__What to do__:
a) In the childhood memories thread, write out everything from "also there was" down to "smoke was strange.".
b) In the childhood memories thread, what was in the center of the picture of Africa in the encyclopedia?
c) Give what follows in the childhood memories thread, starting after its last post.

How were things different when you were a kid?

My Dad’s encyclopedia was 15 years old when I was born. The picture of Africa in “A” had a big blank spot in the center labeled “uncharted.” :wink:

We loved going to the library.

and remember Fuller Brush men going door -to-door? I think there was also a vacuum salesman too, don’t remember the name of the company.

also there was man with hand-cart who walked the city sharpening mowers, knives, scissors, anything with a blade

I’m 68. Everything was different when I was a kid. Nothing is the same now.

Smoking was ubiquitous in pubs in the UK well into my adult years, it was just assumed every pub would be a dense cloud of cigarette smoke. I remember it was weird (even as a non-smoker) that it was banned in bars when I first moved to California in 2004 (I was 27 at the time). It took me a while to realize why people kept leaving the bar in pairs or small groups, the idea you needed to leave the bar to smoke was strange.

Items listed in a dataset
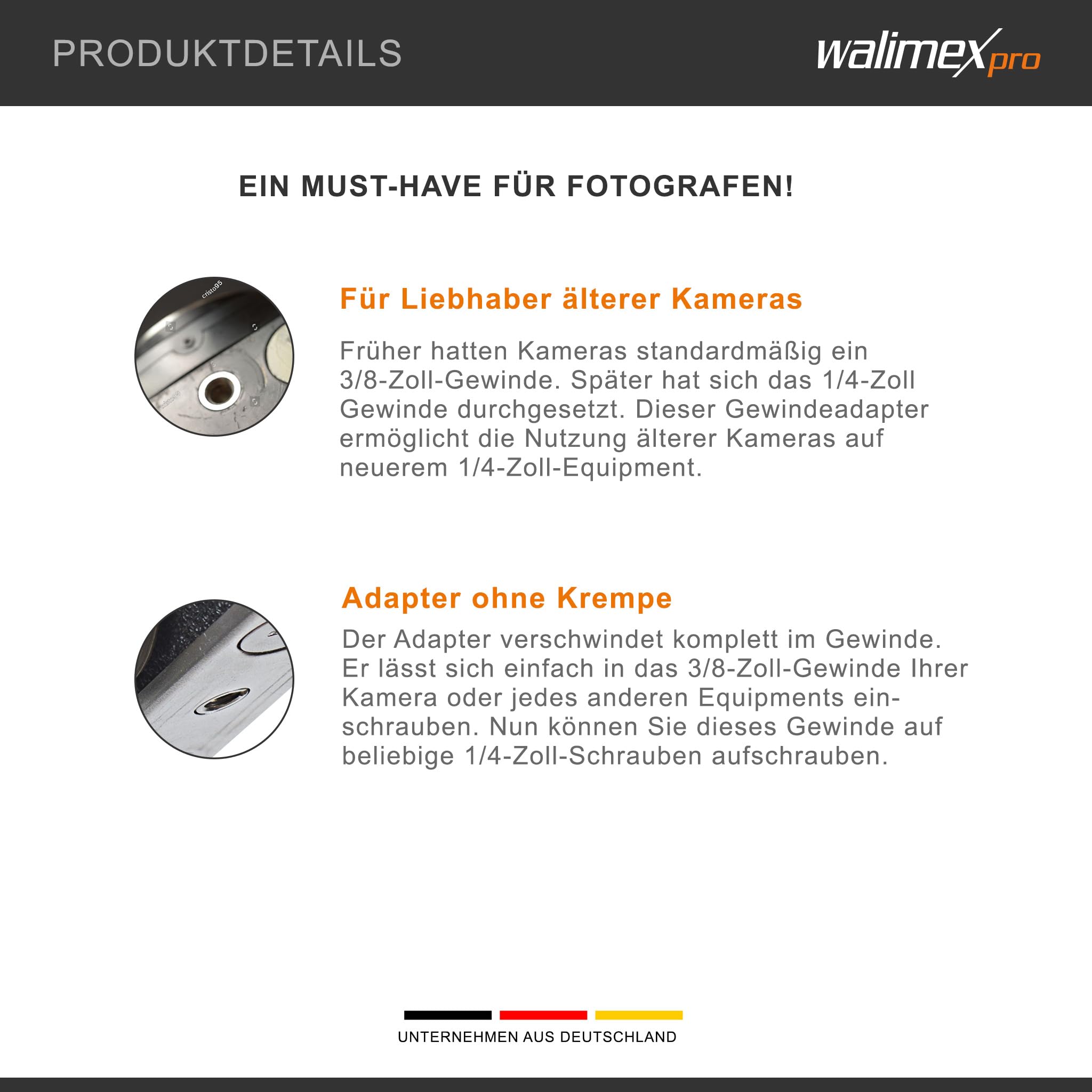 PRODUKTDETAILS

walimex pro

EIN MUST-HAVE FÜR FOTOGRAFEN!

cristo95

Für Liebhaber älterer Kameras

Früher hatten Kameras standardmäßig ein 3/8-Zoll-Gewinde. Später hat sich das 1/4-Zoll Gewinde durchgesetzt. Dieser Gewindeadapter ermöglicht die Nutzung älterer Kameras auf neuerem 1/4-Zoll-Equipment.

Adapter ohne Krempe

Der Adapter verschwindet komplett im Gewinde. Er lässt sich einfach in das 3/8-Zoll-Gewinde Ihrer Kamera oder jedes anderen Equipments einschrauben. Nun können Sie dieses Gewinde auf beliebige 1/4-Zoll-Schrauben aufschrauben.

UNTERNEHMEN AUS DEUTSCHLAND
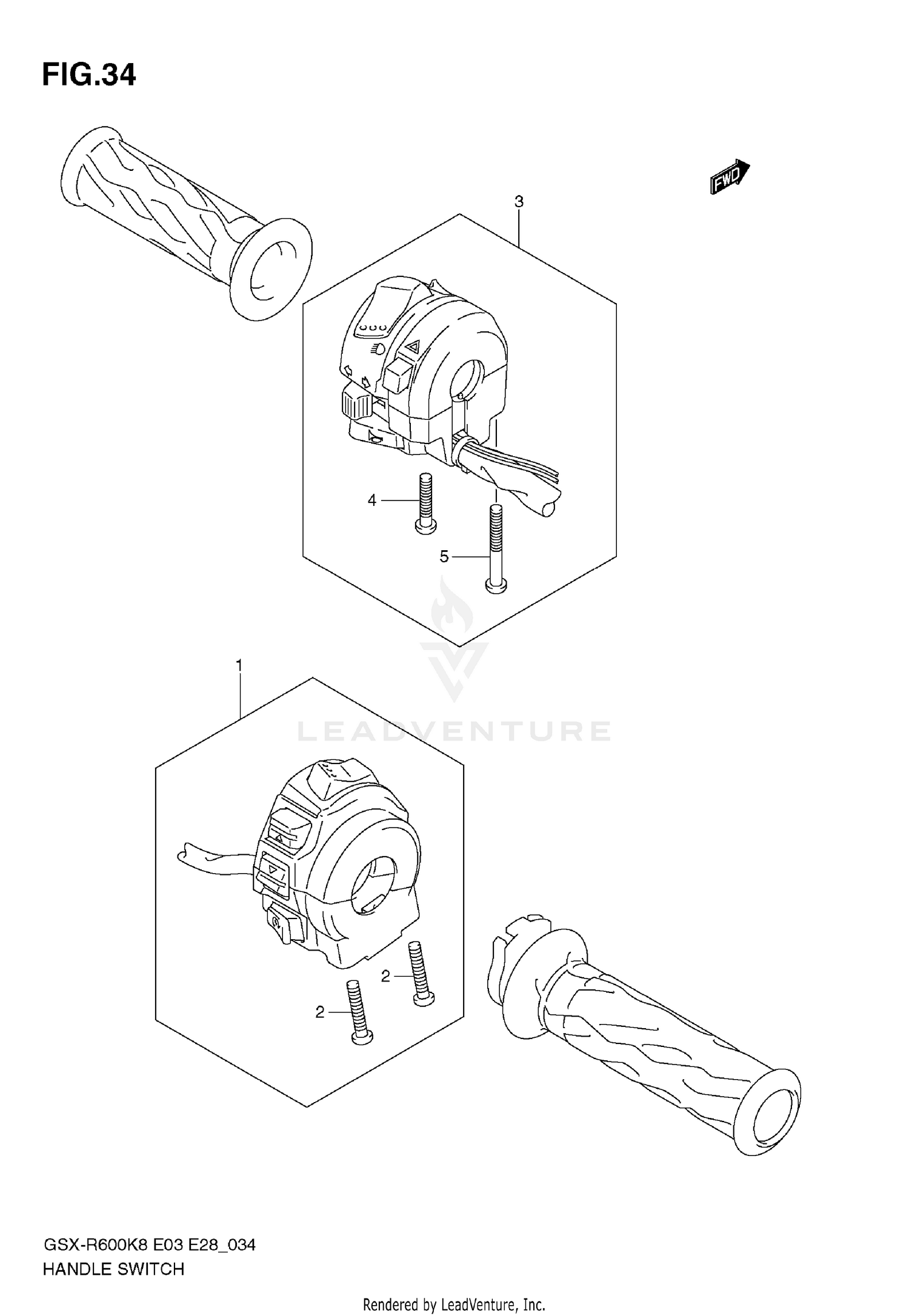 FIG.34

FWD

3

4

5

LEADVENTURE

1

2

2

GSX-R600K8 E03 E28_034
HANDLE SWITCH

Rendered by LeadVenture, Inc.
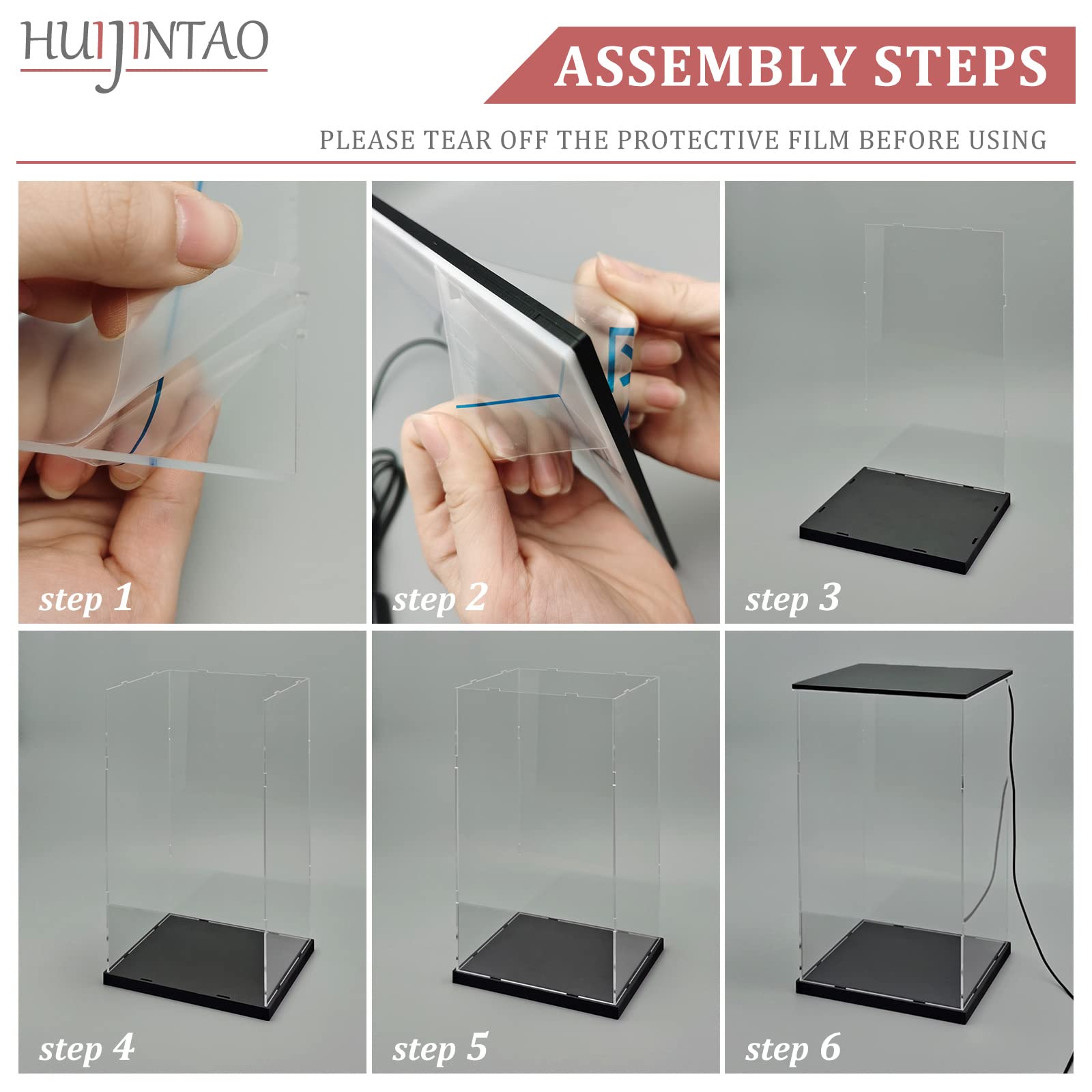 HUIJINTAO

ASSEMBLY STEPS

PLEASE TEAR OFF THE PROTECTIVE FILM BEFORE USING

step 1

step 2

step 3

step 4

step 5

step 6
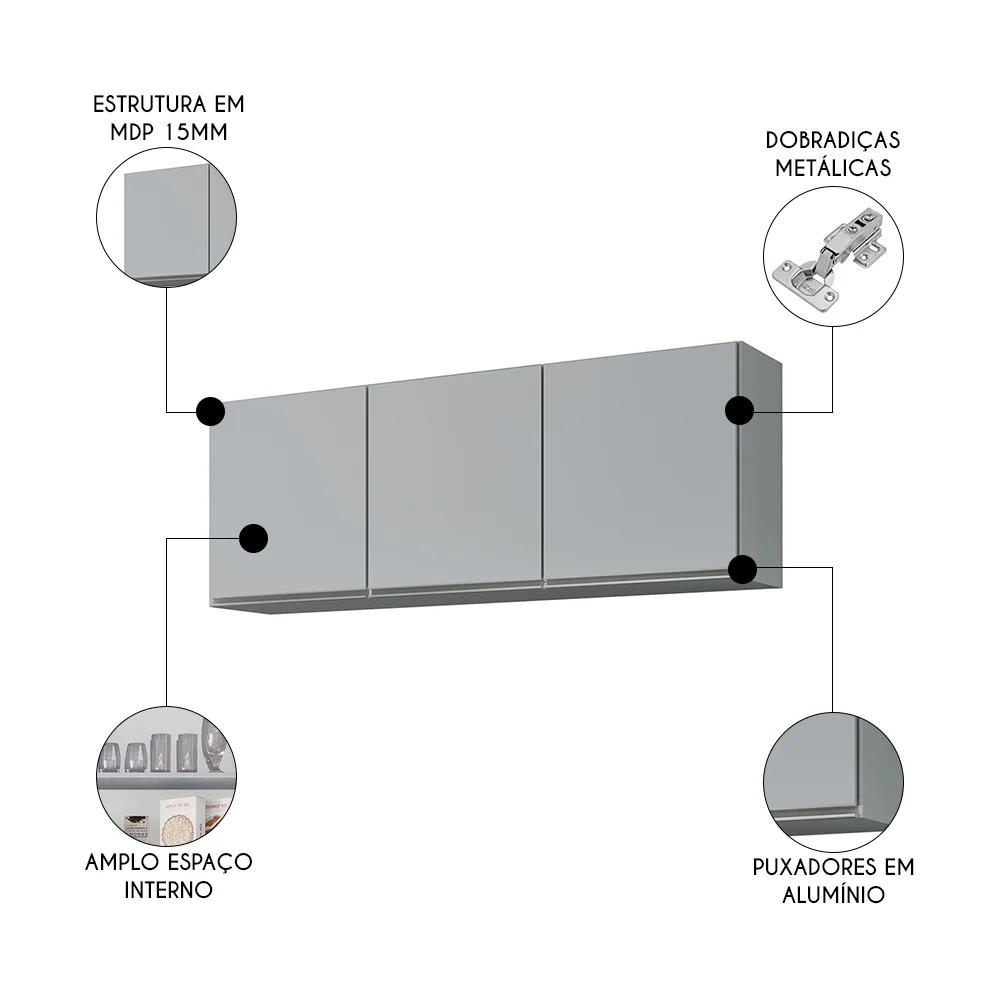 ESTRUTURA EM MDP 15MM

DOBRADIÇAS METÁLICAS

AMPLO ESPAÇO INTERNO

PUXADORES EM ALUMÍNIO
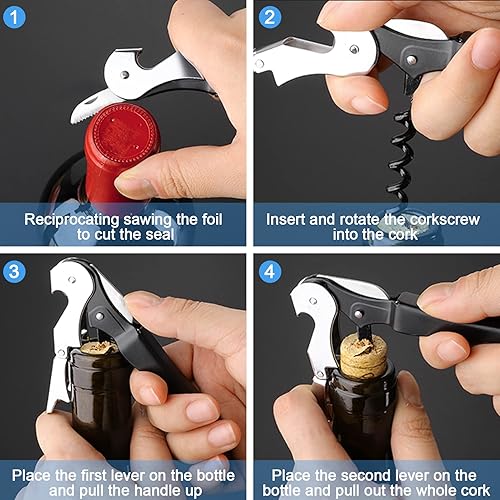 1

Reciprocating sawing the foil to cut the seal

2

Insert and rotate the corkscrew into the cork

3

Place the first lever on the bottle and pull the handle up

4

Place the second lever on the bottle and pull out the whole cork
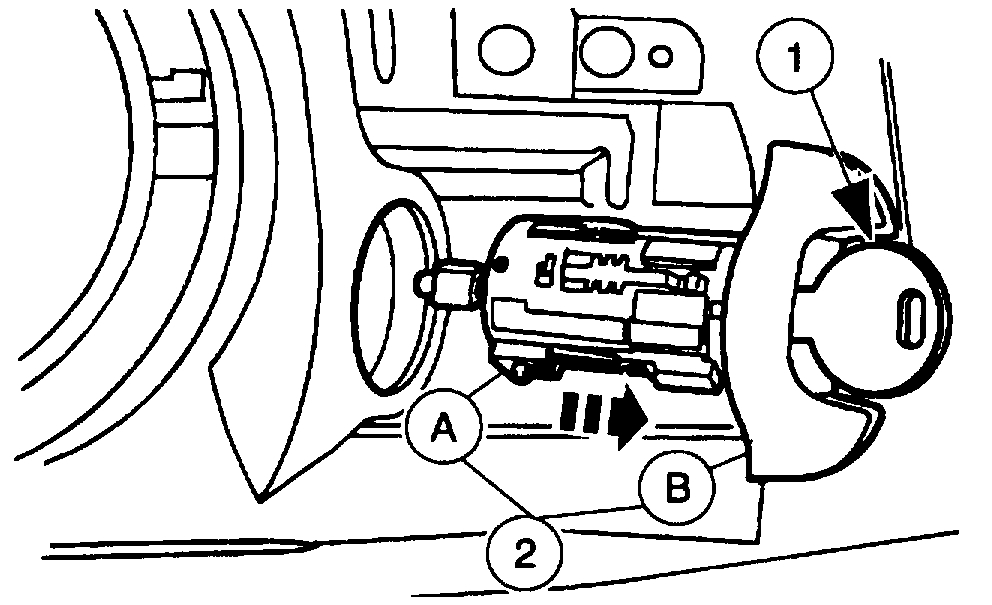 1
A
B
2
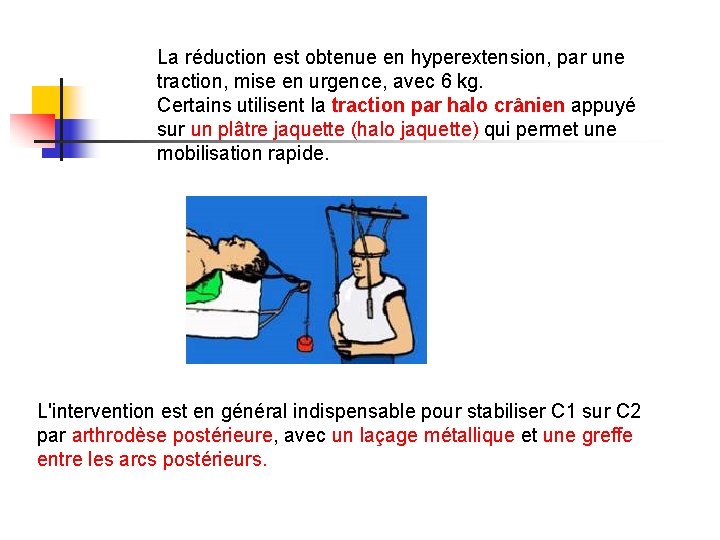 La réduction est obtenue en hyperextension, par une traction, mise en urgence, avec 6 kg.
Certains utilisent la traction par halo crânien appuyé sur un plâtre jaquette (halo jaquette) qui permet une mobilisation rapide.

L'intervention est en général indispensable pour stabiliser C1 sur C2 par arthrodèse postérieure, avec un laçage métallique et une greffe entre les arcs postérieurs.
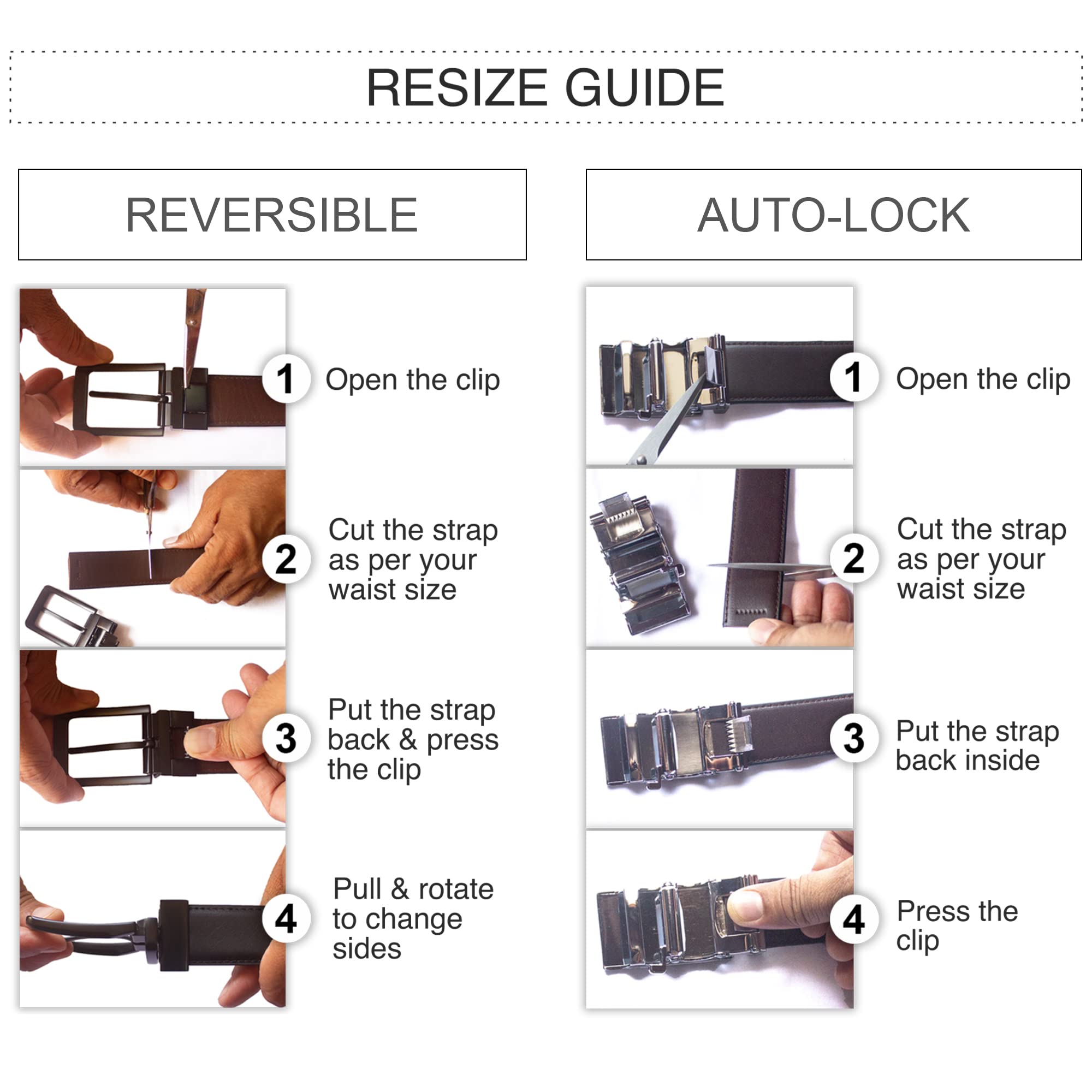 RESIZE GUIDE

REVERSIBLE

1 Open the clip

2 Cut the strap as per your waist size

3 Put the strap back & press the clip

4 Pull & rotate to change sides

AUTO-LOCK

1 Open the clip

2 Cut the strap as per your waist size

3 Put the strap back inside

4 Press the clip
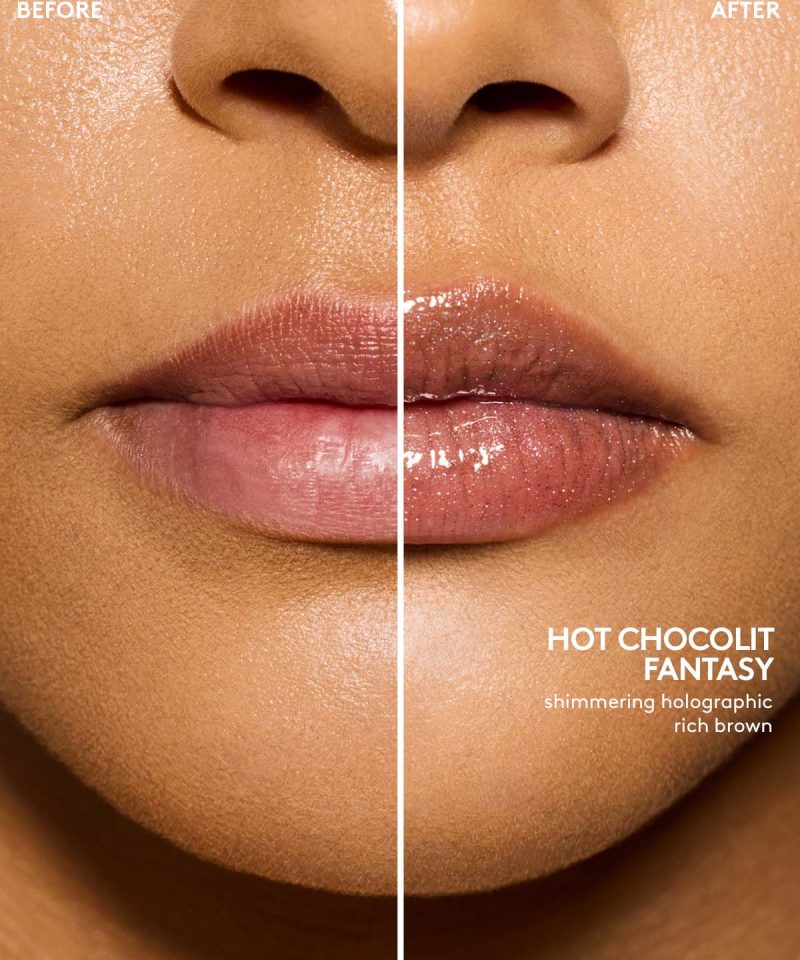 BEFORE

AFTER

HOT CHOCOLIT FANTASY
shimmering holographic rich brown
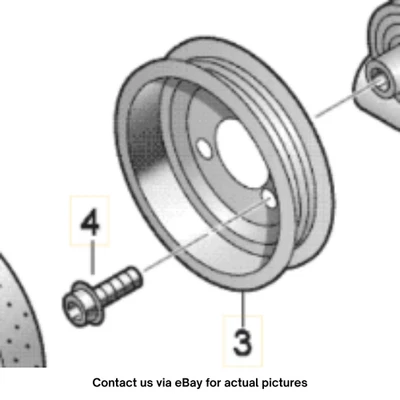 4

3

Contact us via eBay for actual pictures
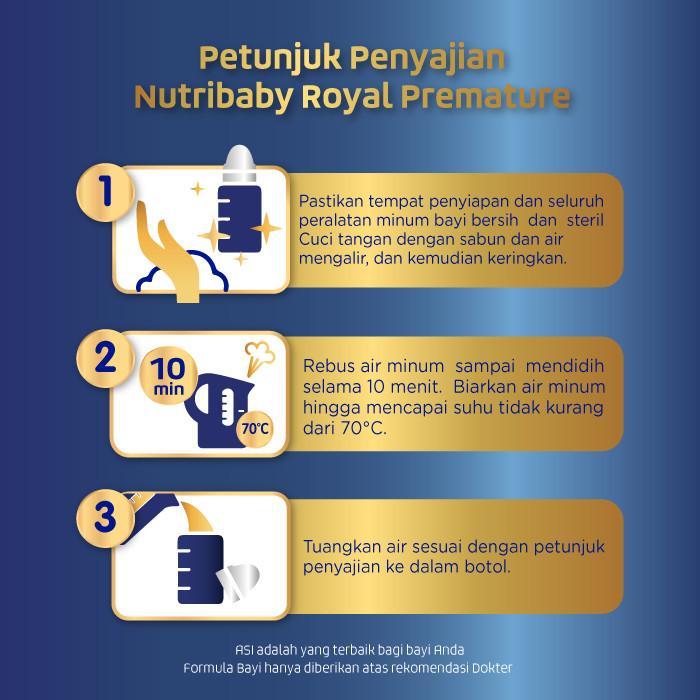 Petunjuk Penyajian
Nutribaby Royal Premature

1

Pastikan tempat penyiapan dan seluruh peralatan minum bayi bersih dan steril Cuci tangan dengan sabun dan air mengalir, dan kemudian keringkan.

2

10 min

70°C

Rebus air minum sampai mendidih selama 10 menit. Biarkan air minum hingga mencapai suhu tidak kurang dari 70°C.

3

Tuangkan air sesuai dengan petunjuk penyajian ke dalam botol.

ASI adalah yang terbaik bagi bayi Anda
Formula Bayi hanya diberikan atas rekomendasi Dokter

__Outputs by task__:
a)
also there was man with hand-cart who walked the city sharpening mowers, knives, scissors, anything with a blade

I’m 68. Everything was different when I was a kid. Nothing is the same now.

Smoking was ubiquitous in pubs in the UK well into my adult years, it was just assumed every pub would be a dense cloud of cigarette smoke. I remember it was weird (even as a non-smoker) that it was banned in bars when I first moved to California in 2004 (I was 27 at the time). It took me a while to realize why people kept leaving the bar in pairs or small groups, the idea you needed to leave the bar to smoke was strange.

b) A big blank spot labeled "uncharted."

c)
It was incredible how quickly your senses changed. I remember returning to the UK to visit in like 2005 and my local pub (particularly cramped and smoke filled) suddenly seemed unbearable.

Knock, knock, knock — “Gas Man!” He came inside the house, down the club basement stairs and wrote stuff down to figure your bill. We didn’t know him by name, but it was fun to try to un-falsetto our voices and call out “Gas Man” when he knocked.

I was a high school loser, never made it with the ladies, so my parents didn’t need to be concerned about me.

Absolutely the same here. I was not in a danger of getting into any sexual situations well into my twenties. Much to my chagrin. As said elsewhere I have some sympathy with incels, I was definitely one of them. I never went from “absolutely no women shows any interest in me” (I barely even knew any) to “it’s women’s fault that none of them show any interest in me”, but I didn’t have the manosphere telling me that.

But then your next door neighbor with a daughter had a favor so you gave her just a little kiss…

Right?!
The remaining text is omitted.